Menlik, “Küresel olarak ivedilikle yapılması gerekenler tarımda verimliliği artırmak, ormanlık alanları korumak ve kaybedilenleri yerine koymak, balıkçılık ve su kültürüne tartı vermek, ziraî sera gazı salınımını azaltmaktır” dedi. Dünya nüfusunun ve kişi başına düşen ulusal gelirin artmasının besine talebi yükselttiğini aktaran Menlik, Türkiye’de de benzeri bir durumun kelam konusu olduğunu vurguladı.

“Tüketici, ambalajlı ve markalı eserlere yönelmeli”

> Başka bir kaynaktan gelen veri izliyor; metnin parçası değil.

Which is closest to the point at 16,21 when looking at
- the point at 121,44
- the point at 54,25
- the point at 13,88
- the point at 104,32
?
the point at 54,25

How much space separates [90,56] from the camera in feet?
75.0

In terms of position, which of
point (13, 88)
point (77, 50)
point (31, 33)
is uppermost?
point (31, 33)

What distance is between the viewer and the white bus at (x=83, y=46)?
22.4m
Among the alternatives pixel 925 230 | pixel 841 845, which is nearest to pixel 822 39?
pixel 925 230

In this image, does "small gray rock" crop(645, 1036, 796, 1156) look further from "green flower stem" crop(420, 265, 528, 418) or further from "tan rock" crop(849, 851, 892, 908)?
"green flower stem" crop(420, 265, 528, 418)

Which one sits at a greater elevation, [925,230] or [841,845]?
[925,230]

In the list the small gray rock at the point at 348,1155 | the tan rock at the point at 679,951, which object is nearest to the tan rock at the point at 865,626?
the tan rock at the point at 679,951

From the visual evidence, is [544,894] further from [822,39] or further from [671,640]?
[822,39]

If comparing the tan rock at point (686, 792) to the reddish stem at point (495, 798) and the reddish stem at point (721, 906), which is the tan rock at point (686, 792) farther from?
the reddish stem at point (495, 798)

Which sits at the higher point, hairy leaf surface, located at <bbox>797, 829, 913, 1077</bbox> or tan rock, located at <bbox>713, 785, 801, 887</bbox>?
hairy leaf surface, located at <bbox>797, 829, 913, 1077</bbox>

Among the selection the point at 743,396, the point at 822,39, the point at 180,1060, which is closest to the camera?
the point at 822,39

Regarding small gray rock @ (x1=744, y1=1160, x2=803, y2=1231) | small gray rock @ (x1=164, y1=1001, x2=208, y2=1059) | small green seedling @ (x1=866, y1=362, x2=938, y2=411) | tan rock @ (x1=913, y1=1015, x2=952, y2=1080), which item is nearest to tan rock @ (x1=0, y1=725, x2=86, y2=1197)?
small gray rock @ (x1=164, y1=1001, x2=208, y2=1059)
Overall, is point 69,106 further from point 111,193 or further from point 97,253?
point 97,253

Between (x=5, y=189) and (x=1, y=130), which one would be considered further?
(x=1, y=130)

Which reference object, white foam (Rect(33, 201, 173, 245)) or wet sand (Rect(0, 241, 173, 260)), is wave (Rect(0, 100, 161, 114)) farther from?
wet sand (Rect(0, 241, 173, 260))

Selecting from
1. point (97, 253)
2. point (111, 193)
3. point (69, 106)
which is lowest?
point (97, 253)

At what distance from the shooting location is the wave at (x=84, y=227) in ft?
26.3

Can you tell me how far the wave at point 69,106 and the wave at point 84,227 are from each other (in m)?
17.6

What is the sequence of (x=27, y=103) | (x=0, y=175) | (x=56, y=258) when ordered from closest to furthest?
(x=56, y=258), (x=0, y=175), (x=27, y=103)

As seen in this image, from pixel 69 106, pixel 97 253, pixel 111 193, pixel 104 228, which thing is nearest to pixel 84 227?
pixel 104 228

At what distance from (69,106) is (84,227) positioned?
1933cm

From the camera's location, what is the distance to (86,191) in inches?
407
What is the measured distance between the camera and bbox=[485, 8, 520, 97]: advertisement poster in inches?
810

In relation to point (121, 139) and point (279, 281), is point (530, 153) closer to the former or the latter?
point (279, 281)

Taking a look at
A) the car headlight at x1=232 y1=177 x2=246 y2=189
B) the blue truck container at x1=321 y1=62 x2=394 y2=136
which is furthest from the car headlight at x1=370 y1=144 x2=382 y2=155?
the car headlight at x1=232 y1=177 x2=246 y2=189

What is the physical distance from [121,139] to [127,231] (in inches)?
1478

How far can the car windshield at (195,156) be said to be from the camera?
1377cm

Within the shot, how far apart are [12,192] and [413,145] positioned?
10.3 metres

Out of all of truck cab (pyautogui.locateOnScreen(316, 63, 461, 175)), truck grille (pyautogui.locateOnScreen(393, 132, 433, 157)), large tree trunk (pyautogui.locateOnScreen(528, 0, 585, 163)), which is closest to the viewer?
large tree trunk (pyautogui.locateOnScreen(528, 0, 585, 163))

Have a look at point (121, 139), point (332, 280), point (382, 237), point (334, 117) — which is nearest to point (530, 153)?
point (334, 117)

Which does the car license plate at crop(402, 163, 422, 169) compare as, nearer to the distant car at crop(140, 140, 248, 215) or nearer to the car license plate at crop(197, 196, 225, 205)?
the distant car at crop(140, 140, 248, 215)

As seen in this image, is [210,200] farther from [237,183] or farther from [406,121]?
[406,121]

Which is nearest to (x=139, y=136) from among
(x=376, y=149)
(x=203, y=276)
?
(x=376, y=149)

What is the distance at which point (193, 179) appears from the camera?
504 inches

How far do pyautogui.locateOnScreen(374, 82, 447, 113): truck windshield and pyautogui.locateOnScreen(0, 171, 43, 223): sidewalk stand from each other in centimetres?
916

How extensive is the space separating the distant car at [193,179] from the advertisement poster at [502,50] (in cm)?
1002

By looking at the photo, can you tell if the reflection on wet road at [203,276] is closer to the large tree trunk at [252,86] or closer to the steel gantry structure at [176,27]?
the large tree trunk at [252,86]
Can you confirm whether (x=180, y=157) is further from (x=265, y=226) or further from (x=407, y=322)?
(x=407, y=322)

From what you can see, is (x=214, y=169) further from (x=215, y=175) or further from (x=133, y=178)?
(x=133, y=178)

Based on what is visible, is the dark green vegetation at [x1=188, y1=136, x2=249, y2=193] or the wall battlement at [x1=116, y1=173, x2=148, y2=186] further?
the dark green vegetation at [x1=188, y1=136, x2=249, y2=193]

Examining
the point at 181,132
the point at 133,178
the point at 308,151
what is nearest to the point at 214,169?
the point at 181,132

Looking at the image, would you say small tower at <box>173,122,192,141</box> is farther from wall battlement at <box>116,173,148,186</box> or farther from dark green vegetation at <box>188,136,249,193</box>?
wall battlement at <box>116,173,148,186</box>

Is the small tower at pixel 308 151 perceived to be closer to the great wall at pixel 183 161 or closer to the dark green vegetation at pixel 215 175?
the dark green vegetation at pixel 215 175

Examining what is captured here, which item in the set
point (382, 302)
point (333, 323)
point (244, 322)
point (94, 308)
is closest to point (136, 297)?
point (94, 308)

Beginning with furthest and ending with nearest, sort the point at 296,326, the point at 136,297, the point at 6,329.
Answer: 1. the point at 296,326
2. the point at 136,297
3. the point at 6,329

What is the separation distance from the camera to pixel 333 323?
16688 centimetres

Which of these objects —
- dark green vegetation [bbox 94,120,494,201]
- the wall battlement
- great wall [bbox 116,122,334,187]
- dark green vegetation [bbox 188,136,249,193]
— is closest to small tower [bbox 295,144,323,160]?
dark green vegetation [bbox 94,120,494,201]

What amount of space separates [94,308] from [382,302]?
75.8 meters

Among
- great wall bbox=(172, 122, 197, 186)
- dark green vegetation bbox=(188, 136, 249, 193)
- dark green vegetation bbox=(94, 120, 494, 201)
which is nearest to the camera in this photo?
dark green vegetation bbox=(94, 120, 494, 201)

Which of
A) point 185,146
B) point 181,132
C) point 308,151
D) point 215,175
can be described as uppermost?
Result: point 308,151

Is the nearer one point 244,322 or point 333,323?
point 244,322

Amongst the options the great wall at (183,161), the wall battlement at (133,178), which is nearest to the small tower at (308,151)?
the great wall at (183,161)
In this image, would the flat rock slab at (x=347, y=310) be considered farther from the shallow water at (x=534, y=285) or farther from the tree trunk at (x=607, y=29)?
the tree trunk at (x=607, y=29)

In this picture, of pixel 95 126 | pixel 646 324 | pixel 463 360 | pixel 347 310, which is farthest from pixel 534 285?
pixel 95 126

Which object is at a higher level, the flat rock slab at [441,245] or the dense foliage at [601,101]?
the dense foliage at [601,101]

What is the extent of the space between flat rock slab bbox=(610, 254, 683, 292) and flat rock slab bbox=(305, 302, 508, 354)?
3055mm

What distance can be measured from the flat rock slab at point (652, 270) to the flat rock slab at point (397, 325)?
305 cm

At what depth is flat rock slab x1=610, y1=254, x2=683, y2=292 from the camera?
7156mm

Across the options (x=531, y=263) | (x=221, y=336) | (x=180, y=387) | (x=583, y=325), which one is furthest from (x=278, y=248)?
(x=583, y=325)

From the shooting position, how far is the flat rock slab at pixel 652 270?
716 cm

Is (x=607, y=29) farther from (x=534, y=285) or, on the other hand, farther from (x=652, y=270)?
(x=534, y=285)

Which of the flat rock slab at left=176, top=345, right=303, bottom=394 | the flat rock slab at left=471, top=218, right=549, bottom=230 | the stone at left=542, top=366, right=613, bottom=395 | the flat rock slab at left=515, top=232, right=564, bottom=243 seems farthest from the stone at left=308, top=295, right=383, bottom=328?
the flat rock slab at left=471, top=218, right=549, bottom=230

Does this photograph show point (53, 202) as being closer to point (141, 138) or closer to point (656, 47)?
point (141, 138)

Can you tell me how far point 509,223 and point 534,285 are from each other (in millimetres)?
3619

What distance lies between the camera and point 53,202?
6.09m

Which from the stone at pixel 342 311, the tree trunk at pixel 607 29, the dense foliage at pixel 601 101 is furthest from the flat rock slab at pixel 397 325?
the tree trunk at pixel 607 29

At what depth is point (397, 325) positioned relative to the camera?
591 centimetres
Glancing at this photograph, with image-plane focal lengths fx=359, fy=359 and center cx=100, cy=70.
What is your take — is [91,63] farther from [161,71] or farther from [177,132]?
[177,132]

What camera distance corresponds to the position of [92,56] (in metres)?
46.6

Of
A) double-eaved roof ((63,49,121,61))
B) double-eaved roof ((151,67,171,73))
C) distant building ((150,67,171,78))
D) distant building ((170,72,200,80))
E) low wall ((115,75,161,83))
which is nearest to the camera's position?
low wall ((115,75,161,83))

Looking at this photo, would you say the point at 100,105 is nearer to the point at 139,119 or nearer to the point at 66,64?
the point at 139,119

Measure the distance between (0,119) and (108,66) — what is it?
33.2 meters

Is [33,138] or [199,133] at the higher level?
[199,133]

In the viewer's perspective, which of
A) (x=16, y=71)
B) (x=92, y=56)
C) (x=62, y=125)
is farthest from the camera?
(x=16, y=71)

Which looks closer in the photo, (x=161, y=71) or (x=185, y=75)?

İSO Lideri Erdal Bahçıvan, Türkiye de ziraî işletmelerin hala küçük ve dağınık halde olduğunu, bu nedenle bilhassa hayvancılıkta önemli bir ölçek sorunu yaşanmaya devam ettiğini aktararak, et tüketiminin yüzde 90’ının sığır etinden oluştuğunu, kokusundan ötürü küçükbaş hayvan tüketiminin azaldığını, birtakım uygulamalarla küçükbaş etinin kokusuz olmasının sağlanabileceğini söz etti.Gıda güvenliğinin ehemmiyetine işaret eden Bahçıvan, bu mevzuda yalnızca endüstricinin sorumlu olmadığını, tarladan sofraya, çiftçiden perakendeciye kadar tüm tedarik zincirinin besin güvenliğini sağlamaktan sorumlu olduğunu vurguladı.